I'm a global warming skeptic, and one of my concerns is the accuracy of historical global temperatures. Since these temperatures weren't sampled at random locations or gridded points, can they be considered an accurate representation of "global temperature"?
Thoughts/etc:
https://www.ncbi.nlm.nih.gov/pmc/articles/PMC3982162/ talks about this in a temporal sense, since using the average of the minimum and maximum daily temperatures at a given location isn't really a great way of determining average temperature. However, it doesn't discuss geographical random sampling/gridding.
http://onlinelibrary.wiley.com/doi/10.1002/joc.4580/full notes this problem exists, and takes uniformly gridded measurements, but it's limited to a specific region and time period (1979-2012).
I know climate scientists slice the Earth up into grids to avoid clustering bias, but that's not the same thing, and isn't useful if the original readings don't accurately represent the slice/region.
I also realize that climate scientists have other measures of global warming, but linear regression of actual temperature measurements seems to be the most used to convince the public, so their accuracy seems important.

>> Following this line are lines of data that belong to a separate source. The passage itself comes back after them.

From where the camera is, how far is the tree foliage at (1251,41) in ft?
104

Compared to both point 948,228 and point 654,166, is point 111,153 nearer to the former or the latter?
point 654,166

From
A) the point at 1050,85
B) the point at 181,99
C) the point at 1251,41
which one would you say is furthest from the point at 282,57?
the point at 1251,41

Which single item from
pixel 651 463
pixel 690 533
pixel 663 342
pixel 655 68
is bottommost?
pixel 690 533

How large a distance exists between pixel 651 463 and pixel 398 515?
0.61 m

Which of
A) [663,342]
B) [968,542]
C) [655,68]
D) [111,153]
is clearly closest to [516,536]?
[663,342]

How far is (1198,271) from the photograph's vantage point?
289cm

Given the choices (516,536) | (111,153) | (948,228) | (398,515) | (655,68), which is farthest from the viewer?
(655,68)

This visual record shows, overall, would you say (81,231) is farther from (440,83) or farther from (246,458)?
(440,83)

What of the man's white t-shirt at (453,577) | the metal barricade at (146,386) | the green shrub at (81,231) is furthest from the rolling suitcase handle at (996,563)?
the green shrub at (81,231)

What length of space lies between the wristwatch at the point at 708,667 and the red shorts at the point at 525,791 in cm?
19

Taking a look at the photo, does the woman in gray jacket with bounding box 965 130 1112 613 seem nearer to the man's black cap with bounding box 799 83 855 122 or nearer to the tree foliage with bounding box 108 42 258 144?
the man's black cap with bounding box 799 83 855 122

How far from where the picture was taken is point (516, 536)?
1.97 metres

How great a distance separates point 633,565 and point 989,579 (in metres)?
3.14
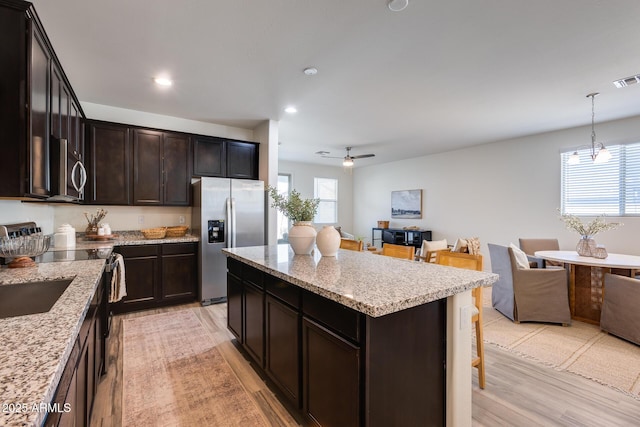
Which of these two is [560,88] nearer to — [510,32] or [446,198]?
[510,32]

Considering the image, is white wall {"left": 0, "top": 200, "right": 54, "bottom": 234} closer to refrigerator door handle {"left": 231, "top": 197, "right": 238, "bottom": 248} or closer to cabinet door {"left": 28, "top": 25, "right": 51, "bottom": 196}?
cabinet door {"left": 28, "top": 25, "right": 51, "bottom": 196}

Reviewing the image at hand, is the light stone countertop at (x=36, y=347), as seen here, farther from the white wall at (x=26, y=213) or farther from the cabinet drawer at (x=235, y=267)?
the cabinet drawer at (x=235, y=267)

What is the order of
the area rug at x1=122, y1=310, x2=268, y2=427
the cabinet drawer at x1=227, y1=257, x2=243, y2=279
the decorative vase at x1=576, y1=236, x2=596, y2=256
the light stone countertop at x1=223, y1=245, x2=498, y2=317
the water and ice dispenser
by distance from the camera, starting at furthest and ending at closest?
the water and ice dispenser, the decorative vase at x1=576, y1=236, x2=596, y2=256, the cabinet drawer at x1=227, y1=257, x2=243, y2=279, the area rug at x1=122, y1=310, x2=268, y2=427, the light stone countertop at x1=223, y1=245, x2=498, y2=317

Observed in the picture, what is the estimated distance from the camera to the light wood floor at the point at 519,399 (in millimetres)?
1854

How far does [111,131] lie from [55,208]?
1.20m

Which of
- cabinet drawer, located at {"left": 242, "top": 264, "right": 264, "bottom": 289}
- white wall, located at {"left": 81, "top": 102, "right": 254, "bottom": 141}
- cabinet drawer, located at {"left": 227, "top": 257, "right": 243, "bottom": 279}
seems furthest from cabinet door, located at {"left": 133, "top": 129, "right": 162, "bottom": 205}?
cabinet drawer, located at {"left": 242, "top": 264, "right": 264, "bottom": 289}

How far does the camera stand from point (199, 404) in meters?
2.01

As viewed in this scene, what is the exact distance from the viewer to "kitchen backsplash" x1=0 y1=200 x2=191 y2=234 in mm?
2984

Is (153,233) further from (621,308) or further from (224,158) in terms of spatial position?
(621,308)

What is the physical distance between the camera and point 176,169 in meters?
4.28

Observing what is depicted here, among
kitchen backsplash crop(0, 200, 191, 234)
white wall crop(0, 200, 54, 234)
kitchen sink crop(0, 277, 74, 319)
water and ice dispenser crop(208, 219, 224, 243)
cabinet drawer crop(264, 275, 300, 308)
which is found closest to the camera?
kitchen sink crop(0, 277, 74, 319)

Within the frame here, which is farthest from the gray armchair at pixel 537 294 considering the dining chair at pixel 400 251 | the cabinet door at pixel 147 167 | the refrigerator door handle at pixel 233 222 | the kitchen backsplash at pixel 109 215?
the cabinet door at pixel 147 167

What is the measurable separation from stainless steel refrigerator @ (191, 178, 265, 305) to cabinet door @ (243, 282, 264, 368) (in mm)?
1778

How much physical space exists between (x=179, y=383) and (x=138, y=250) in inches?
82.6
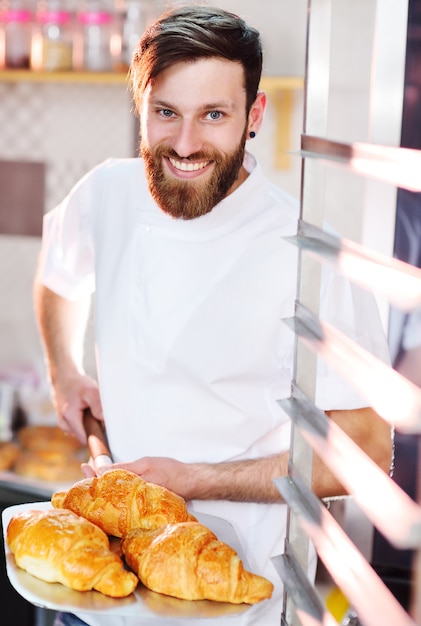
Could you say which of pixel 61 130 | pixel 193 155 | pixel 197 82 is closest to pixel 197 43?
pixel 197 82

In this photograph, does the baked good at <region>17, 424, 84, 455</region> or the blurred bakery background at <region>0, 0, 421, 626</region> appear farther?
the baked good at <region>17, 424, 84, 455</region>

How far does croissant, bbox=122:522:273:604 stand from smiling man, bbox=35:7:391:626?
0.35 metres

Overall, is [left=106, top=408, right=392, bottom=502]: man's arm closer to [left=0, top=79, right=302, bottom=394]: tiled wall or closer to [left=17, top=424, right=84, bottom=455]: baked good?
[left=17, top=424, right=84, bottom=455]: baked good

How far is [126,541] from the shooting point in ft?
3.35

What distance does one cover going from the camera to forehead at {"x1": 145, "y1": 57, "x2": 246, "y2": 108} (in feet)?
4.70

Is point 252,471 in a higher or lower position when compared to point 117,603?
lower

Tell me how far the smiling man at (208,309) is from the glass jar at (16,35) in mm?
1669

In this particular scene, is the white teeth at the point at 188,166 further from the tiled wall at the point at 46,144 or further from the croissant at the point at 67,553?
the tiled wall at the point at 46,144

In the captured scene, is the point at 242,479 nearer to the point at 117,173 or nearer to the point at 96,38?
the point at 117,173

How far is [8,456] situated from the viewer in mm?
3133

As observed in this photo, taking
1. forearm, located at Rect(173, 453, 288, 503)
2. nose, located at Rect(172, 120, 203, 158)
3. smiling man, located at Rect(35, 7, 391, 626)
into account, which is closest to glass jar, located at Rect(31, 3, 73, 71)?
smiling man, located at Rect(35, 7, 391, 626)

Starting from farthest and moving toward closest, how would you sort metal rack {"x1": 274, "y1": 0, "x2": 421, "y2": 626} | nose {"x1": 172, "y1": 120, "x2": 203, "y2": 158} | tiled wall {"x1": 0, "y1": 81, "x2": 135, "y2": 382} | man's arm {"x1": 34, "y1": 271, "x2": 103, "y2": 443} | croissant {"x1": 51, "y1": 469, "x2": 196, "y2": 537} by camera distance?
tiled wall {"x1": 0, "y1": 81, "x2": 135, "y2": 382}, man's arm {"x1": 34, "y1": 271, "x2": 103, "y2": 443}, nose {"x1": 172, "y1": 120, "x2": 203, "y2": 158}, croissant {"x1": 51, "y1": 469, "x2": 196, "y2": 537}, metal rack {"x1": 274, "y1": 0, "x2": 421, "y2": 626}

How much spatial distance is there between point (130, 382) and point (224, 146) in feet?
1.55

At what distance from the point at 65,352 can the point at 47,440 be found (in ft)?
4.11
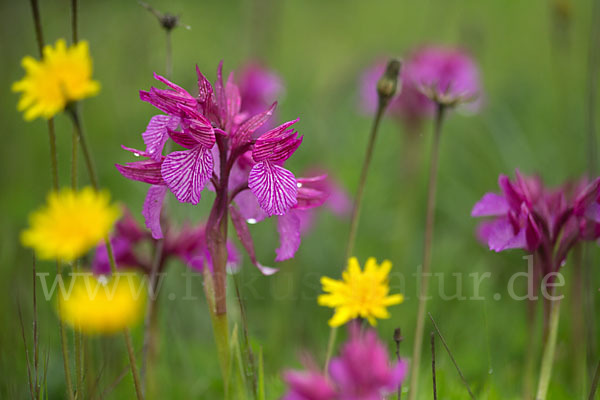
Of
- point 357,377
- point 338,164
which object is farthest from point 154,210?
point 338,164

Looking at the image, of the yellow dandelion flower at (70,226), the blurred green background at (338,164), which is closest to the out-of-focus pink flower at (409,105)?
the blurred green background at (338,164)


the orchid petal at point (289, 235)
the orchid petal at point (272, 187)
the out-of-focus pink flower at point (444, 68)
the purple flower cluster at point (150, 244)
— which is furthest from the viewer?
the out-of-focus pink flower at point (444, 68)

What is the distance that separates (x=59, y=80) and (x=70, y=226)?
0.23m

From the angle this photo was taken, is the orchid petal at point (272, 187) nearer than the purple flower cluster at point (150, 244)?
Yes

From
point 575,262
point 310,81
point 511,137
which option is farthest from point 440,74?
point 310,81

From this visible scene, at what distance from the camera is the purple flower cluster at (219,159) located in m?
0.87

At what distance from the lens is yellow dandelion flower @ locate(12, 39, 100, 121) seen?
2.87ft

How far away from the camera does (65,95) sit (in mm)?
872

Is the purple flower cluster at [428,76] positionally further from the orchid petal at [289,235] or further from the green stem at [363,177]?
the orchid petal at [289,235]

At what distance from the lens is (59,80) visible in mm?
886

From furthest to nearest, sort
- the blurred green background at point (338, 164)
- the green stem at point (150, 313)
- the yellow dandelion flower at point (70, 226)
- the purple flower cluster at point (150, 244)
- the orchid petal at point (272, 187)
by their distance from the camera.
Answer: the blurred green background at point (338, 164) → the purple flower cluster at point (150, 244) → the green stem at point (150, 313) → the orchid petal at point (272, 187) → the yellow dandelion flower at point (70, 226)

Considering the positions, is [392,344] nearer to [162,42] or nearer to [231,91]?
[231,91]

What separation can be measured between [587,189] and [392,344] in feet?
2.44

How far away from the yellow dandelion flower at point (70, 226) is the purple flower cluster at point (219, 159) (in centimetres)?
10
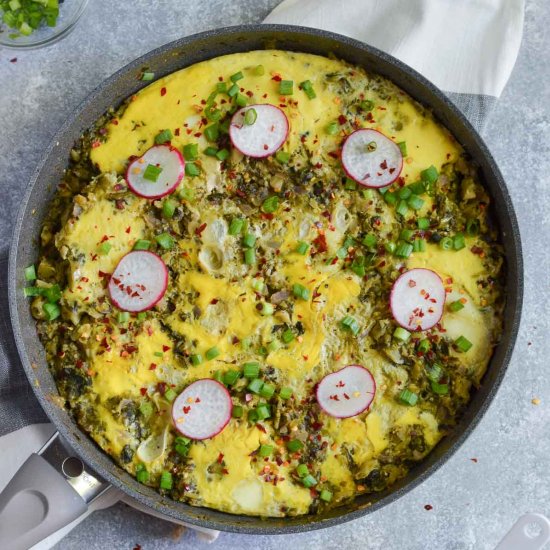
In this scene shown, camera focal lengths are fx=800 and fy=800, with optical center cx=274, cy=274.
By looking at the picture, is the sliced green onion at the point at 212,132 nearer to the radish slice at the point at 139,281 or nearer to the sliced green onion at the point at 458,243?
the radish slice at the point at 139,281

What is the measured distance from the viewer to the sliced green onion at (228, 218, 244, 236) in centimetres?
334

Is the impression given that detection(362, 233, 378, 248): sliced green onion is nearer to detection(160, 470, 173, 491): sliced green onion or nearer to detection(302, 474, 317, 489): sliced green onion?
detection(302, 474, 317, 489): sliced green onion

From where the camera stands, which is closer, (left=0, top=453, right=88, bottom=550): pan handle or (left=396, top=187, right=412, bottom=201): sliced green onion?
(left=0, top=453, right=88, bottom=550): pan handle

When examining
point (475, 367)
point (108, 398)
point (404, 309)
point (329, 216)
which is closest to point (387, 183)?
point (329, 216)

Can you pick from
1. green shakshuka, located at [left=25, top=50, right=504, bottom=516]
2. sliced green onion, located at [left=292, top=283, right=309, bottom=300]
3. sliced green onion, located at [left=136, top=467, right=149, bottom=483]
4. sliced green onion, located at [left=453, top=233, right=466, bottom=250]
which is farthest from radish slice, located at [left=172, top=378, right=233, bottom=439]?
→ sliced green onion, located at [left=453, top=233, right=466, bottom=250]

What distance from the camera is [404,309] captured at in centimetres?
329

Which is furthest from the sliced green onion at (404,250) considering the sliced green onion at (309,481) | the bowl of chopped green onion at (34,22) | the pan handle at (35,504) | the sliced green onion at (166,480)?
the bowl of chopped green onion at (34,22)

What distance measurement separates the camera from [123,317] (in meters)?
3.31

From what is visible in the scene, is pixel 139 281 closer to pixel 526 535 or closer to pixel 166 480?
pixel 166 480

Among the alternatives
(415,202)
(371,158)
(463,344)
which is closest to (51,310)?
(371,158)

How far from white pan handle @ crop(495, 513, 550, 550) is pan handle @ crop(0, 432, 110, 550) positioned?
5.75 feet

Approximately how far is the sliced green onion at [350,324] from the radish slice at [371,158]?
0.57 m

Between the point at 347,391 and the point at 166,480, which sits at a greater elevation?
the point at 166,480

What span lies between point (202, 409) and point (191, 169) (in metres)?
1.00
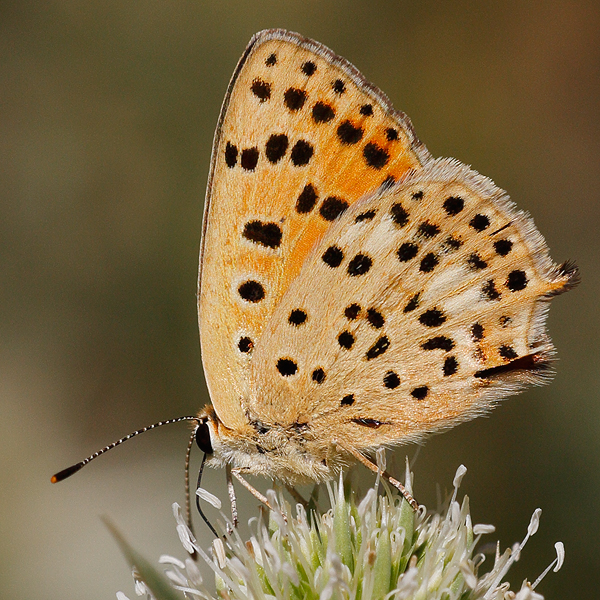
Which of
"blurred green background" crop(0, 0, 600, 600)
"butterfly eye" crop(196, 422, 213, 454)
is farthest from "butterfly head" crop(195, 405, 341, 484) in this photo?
"blurred green background" crop(0, 0, 600, 600)

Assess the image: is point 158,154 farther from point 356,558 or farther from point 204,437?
point 356,558

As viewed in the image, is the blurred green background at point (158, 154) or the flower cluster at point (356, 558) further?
the blurred green background at point (158, 154)

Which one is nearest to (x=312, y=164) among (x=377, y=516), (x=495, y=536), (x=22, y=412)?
(x=377, y=516)

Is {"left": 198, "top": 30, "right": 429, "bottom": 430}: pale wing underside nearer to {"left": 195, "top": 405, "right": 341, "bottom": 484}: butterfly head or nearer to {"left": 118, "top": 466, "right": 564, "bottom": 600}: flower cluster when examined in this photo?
{"left": 195, "top": 405, "right": 341, "bottom": 484}: butterfly head

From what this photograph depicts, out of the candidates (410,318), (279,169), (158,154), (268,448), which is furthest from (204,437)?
(158,154)

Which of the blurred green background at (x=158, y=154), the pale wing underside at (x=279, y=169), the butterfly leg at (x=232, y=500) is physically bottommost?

As a skeptic, I'd also like to know if, in general, most of the arguments for global warming are statistical in nature (ie, linear regression on measured variables), or the statistical ones are just the most "photogenic" for public consumption? In other words, is the whole non-randomly-sampled/gridded temperature argument a red herring?
EDIT (to clarify question):
To determine the Earth's mean surface temperature, we can employ one of these methods:
Measure the Earth's temperature at every point and average. Of course, this is physically impossible, since a point is a 0-dimensional mathematical abstraction, but we can do something close with satellites.
Select a large number of random points on the Earth's surface (this random distribution is uniform in longitude, but not in latitude-- in latitude, it would look like a cosine curve), measure the temperature, and average. In addition to giving us a mean, it would give us a standard deviation so we can say "we are 95% confident that the Earth's true mean temperature is X plus or minus Y".
Take a uniformly spaced grid (non trivial, since the distance between longitudes vary by latitude), measure the temperature at those points and average. This is similar to the first approach, but with fewer points. Unless we believe our grid points introduce a bias, this should be as accurate as random sampling.
My problem: temperature measurements in the past were made using NONE of these methods. The points where temperature was measured were not chosen randomly or in a gridded fashion. Therefore, how can they be an accurate measurement of historical temperature, even if we only consider temperature changes?
NOTE: I realize surface temperature isn't the best measure of global warming, since water has a much higher specific heat than land (among other things), but that's my focus for this question.